-- Start of Records --

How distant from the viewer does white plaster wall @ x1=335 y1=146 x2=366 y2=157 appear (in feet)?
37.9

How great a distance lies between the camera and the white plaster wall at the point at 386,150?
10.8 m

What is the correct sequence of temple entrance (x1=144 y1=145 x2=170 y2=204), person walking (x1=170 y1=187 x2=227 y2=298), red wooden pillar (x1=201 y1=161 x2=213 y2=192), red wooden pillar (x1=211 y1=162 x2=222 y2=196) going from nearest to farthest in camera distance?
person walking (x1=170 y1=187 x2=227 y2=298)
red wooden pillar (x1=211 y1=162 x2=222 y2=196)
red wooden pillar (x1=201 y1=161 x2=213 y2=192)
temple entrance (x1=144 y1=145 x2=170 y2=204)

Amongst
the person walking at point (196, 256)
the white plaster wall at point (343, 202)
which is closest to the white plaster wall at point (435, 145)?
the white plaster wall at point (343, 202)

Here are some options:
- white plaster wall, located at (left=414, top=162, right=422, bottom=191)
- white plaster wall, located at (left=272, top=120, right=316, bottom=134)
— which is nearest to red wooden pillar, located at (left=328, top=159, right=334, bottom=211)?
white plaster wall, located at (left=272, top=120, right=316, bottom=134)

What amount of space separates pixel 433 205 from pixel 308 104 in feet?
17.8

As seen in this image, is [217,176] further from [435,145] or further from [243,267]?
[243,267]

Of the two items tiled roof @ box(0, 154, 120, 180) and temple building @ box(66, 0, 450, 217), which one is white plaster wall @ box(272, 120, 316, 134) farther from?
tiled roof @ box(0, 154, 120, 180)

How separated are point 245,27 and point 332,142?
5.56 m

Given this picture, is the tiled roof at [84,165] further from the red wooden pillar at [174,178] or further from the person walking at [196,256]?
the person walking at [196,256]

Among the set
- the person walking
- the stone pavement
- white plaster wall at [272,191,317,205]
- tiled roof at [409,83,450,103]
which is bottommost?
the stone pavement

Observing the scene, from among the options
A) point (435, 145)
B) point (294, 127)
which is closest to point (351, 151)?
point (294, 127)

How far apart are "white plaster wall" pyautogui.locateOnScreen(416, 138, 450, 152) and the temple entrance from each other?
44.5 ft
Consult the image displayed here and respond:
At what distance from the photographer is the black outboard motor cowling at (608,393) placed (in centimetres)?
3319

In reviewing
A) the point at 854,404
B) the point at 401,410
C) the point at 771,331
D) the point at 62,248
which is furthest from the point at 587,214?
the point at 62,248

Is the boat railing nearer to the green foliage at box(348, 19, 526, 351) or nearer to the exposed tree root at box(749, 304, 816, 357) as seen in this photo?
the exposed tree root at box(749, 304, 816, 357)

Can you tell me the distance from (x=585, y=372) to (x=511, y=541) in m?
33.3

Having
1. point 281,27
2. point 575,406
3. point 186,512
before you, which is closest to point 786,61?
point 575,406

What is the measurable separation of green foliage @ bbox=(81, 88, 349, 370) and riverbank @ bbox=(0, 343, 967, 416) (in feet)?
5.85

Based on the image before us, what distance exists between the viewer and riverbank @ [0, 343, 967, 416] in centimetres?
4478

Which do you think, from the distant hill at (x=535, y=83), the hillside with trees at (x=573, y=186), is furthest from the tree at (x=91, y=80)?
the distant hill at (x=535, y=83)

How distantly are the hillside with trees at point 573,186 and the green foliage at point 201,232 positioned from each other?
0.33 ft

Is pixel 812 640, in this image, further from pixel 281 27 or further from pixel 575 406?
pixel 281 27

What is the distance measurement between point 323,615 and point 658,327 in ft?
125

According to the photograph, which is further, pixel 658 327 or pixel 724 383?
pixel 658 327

-- End of Records --

Directions for this task: Retype the records that precede this task, keeping them exactly the same.

Result of this task:
How distant from the viewer does white plaster wall @ x1=335 y1=146 x2=366 y2=157 appear (in feet)?
37.9

How great a distance lies between the camera and the white plaster wall at the point at 386,150?
10.8 m

What is the correct sequence of temple entrance (x1=144 y1=145 x2=170 y2=204), person walking (x1=170 y1=187 x2=227 y2=298), red wooden pillar (x1=201 y1=161 x2=213 y2=192), red wooden pillar (x1=211 y1=162 x2=222 y2=196) going from nearest to farthest in camera distance?
person walking (x1=170 y1=187 x2=227 y2=298)
red wooden pillar (x1=211 y1=162 x2=222 y2=196)
red wooden pillar (x1=201 y1=161 x2=213 y2=192)
temple entrance (x1=144 y1=145 x2=170 y2=204)

Amongst
the person walking at point (196, 256)
the white plaster wall at point (343, 202)
which is closest to the white plaster wall at point (435, 145)?
the white plaster wall at point (343, 202)

Here are some options:
- white plaster wall, located at (left=414, top=162, right=422, bottom=191)
- white plaster wall, located at (left=272, top=120, right=316, bottom=134)
— which is nearest to red wooden pillar, located at (left=328, top=159, right=334, bottom=211)?
white plaster wall, located at (left=272, top=120, right=316, bottom=134)

What amount of space separates pixel 433 205 from pixel 308 104 in feet?
17.8

As seen in this image, is [217,176] further from [435,145] or further from [243,267]?
[243,267]

Of the two items tiled roof @ box(0, 154, 120, 180) and temple building @ box(66, 0, 450, 217), which one is white plaster wall @ box(272, 120, 316, 134) farther from?
tiled roof @ box(0, 154, 120, 180)

How separated are point 245,27 and point 332,142?
5.56 m

Given this picture, is the tiled roof at [84,165] further from the red wooden pillar at [174,178] or further from the person walking at [196,256]?
the person walking at [196,256]

Among the set
- the person walking
- the stone pavement
- white plaster wall at [272,191,317,205]
- tiled roof at [409,83,450,103]
which is bottommost?
the stone pavement

Observing the scene, from among the options
A) point (435, 145)
B) point (294, 127)
which is closest to point (351, 151)?
point (294, 127)

How far apart are "white plaster wall" pyautogui.locateOnScreen(416, 138, 450, 152) and the temple entrance from each other?
44.5 ft
Consult the image displayed here and respond:
At what distance from the photographer is the black outboard motor cowling at (608,393) placed (in centimetres)?
3319

In reviewing
A) the point at 854,404
B) the point at 401,410
C) the point at 771,331
D) the point at 62,248
which is furthest from the point at 587,214?
the point at 62,248

Is the boat railing nearer to the green foliage at box(348, 19, 526, 351) or nearer to the exposed tree root at box(749, 304, 816, 357) as seen in this photo?
the exposed tree root at box(749, 304, 816, 357)

Can you tell me the distance from (x=585, y=372) to (x=511, y=541) in m?
33.3

Having
1. point 281,27
2. point 575,406
3. point 186,512
before you, which is closest to point 786,61?
point 575,406

What is the measurable separation of green foliage @ bbox=(81, 88, 349, 370) and riverbank @ bbox=(0, 343, 967, 416) (in feet)?
5.85

Based on the image before us, what distance exists between the viewer and riverbank @ [0, 343, 967, 416] in centimetres?
4478

Which do you think, from the distant hill at (x=535, y=83), the hillside with trees at (x=573, y=186), is furthest from the tree at (x=91, y=80)?
the distant hill at (x=535, y=83)

How distantly are the hillside with trees at point 573,186 and the green foliage at point 201,232 positioned from each other?
0.33 ft

Is pixel 812 640, in this image, further from pixel 281 27 or further from pixel 575 406?
pixel 281 27

What is the distance measurement between point 323,615 and point 658,327 in ft?
125

According to the photograph, which is further, pixel 658 327 or pixel 724 383?
pixel 658 327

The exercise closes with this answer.